In neither case do the public, including this writer, know much about the circumstances or the reasons why the charges laid were considered justified. In neither case did the popular mind consider the question of balanced responses and the weight of actions and reactions when considering justice. These two questions, balance and weight, have defined justice since time immemorial. Even in the cruelties of the Middle Ages, balance and weight, so often prejudicially measured, nevertheless, were used as factors of judgement. In antiquity Plato, Aristotle, and, later in the Christian tradition, Augustine all considered justice as balance and advocated for boundaries of justice (which I am referring to as “weight”) being necessary for community life. It makes sense because stealing a truck, in the first case above, is not a capital crime, and the motivation to break into a home, in the second case above, could have been hunger or safety or any number of other factors we currently do not know. We have a legal system that works to review the factors and to determine whether the violent responses were justified acts in balance with the perceived threats.

As the public, we rely on democratic institutions to work since these same institutions train our children and grandchildren to be lawyers, judges, police officers, and counsellors. The police, in the case of the break-in, have stated that they have not released to the public the circumstances they considered when laying the charge of assault. The outcry that immediately defends the homeowner’s right to beat an intruder into a coma is a quick reaction from instinct rather than from justice. It might be the case that the courts will rule the homeowner was bodily threatened and reacted with justified self-defense. Or it may be that the investigating officers know facts that the public do not know and that the charge of assault is the socially responsible charge. The public are not lawyers, the public are not investigators, the public have little or no education about justice, and the public, generally, have no knowledge about what actually happened in the cases of the theft and the break-in. The reason a legal system exists is to determine the appropriate course of justice according to the measurements of balance and weight.
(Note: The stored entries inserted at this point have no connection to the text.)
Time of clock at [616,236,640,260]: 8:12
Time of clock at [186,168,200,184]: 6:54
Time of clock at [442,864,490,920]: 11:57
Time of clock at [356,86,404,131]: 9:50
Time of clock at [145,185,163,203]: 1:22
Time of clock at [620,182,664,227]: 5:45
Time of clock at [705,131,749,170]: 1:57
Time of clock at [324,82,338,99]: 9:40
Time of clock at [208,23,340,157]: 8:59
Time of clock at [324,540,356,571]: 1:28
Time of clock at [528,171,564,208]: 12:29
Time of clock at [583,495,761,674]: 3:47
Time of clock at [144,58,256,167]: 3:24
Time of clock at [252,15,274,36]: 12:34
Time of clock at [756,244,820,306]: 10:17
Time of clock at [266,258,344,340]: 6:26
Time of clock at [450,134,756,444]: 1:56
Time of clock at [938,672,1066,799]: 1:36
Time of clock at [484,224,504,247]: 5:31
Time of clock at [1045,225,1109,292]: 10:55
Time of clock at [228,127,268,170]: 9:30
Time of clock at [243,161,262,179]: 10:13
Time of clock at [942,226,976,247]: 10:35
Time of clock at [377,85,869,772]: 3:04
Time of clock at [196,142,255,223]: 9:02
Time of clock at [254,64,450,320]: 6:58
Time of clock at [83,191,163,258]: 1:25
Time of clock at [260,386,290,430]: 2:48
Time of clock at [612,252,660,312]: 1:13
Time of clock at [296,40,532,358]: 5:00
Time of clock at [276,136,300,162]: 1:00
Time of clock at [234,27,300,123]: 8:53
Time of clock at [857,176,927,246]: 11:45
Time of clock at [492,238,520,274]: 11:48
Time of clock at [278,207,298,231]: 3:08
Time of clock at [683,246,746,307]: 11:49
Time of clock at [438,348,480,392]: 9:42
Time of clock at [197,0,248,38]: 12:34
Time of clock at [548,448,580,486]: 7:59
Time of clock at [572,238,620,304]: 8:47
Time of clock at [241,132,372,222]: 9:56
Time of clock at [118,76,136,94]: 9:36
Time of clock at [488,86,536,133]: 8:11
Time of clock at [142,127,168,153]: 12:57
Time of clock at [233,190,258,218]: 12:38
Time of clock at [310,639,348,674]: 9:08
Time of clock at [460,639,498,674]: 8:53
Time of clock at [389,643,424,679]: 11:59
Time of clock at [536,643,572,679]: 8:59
Justice is not to be equated with extreme and disproportionate weight placed on violence. Justice is often confused with but has no relationship to revenge. Justice is the measurement of reason in relation to circumstance. Its resolutions need to address root causes, not surface actions. Justice must concern peacemaking, not retaliation. Justice must consider the unity of humankind, not the division of groups. These insights are not personal opinions but the backbone of teachings in the world’s diverse religions. A few quotations illustrate my point:

Live happily, not hating even those who are hostile. -Gautama the Buddha
Maybe you are searching among branches for what only appears at the roots. -Rumi
Blessed are the peacemakers, for they shall be called the children of God. -Jesus
That hand is not the color of yours, but if I prick it blood will flow and you shall feel pain. -Standing Bear

Extremism is wrong not because it is extreme but because it is socially irresponsible. It leads us to confusion about what justice means, what faith is really about, and, perhaps above all, what value reason holds. Extremist reactions, because they are extreme, do not hold balances and take away the measurements of fairness. These two social harms happen because reason is either blocked or hidden from the extremist view and because extremism devalues and sometimes ridicules the required education and training for specific judgements.

When we live in a society that no longer has care for the elements of justice, which are protected in institutions and founded on education, we will then live in an extremist society where any statement is as true as any other and where enemies proliferate by our own will.

[1] This case was recently in the news again because of an appeal.